Pese a que los relatos sobre la Santo Domingo Motors refieren que en su primer año de operaciones apenas colocó 3 automóviles, es indudable que pronto alcanzó éxito mercantil. La tenacidad de Barletta lograría en su fructífera hoja de vida empresarial, bajo la razón social Ambar Motors, cubrir los mercados de Cuba, Puerto Rico y Santo Domingo.
En la publicidad del Cadillac a finales de los años 20, el texto enfatizaba la existencia de 27 millones de automóviles circulando por el mundo, como una manera de estimular la compra de este medio de locomoción moderno.
Aparte del automóvil que reivindicaba su presencia urbana al presionar el asfaltado de calles y motivaba la construcción de las carreteras troncales que unirían a la capital con el Cibao, vía la Duarte, con el Sur, a través de la Sánchez, y el Este, mediante la Mella, el país contaba con otros medios de transporte.

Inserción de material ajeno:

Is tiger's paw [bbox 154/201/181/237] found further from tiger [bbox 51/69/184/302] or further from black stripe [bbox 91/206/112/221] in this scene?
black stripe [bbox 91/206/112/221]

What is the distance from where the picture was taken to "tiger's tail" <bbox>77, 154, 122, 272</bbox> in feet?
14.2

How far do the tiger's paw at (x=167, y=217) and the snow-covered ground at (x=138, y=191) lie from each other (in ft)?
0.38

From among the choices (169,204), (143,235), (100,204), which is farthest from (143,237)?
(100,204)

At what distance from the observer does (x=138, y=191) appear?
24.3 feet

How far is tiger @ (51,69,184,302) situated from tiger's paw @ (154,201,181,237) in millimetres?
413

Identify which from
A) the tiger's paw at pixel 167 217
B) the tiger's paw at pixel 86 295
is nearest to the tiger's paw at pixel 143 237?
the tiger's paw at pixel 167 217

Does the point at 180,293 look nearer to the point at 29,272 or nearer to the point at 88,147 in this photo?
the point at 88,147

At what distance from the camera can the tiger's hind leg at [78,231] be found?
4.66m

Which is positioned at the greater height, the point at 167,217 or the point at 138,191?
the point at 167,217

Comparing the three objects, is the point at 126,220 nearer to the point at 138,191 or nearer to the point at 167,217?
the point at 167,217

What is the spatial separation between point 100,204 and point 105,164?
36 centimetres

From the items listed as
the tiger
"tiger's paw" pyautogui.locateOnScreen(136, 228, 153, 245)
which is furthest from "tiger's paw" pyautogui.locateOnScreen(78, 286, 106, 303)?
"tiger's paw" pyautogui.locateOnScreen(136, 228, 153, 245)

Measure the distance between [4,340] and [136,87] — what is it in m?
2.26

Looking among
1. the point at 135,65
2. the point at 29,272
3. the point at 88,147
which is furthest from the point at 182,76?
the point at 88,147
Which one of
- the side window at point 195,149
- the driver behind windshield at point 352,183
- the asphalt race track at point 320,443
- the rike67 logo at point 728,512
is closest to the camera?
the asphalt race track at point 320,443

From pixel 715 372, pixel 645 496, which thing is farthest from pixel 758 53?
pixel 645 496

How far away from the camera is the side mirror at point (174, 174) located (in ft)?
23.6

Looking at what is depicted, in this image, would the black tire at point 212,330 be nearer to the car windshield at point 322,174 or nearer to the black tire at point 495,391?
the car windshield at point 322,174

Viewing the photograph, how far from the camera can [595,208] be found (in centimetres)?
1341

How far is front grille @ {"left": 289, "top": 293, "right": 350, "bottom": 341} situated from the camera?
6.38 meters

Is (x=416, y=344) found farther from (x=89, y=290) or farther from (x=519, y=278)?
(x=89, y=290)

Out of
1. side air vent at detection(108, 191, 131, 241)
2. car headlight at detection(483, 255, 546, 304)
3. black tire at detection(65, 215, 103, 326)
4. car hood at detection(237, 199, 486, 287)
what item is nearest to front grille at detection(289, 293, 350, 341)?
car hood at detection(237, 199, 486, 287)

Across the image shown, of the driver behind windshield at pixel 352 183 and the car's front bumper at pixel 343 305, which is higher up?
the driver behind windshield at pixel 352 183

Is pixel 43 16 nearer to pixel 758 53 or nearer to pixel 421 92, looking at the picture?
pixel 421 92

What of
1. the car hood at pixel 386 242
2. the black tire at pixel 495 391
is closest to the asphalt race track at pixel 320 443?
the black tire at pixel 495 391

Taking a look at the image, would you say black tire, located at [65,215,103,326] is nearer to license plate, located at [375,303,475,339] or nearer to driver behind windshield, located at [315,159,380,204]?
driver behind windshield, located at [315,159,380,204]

Desde finales del siglo XIX, el ferrocarril echó raíces en las zonas azucareras para trasladar las cañas cargadas en los campos a los ingenios y el azúcar hasta los muelles de embarque al exterior. El Ferrocarril Sánchez-La Vega unió estos dos polos de desarrollo comercial, moviendo carga y pasajeros en su ruta. Como lo haría luego el Ferrocarril Central Dominicano que empataría a Santiago con Puerto Plata. Y sus correspondientes ramificaciones.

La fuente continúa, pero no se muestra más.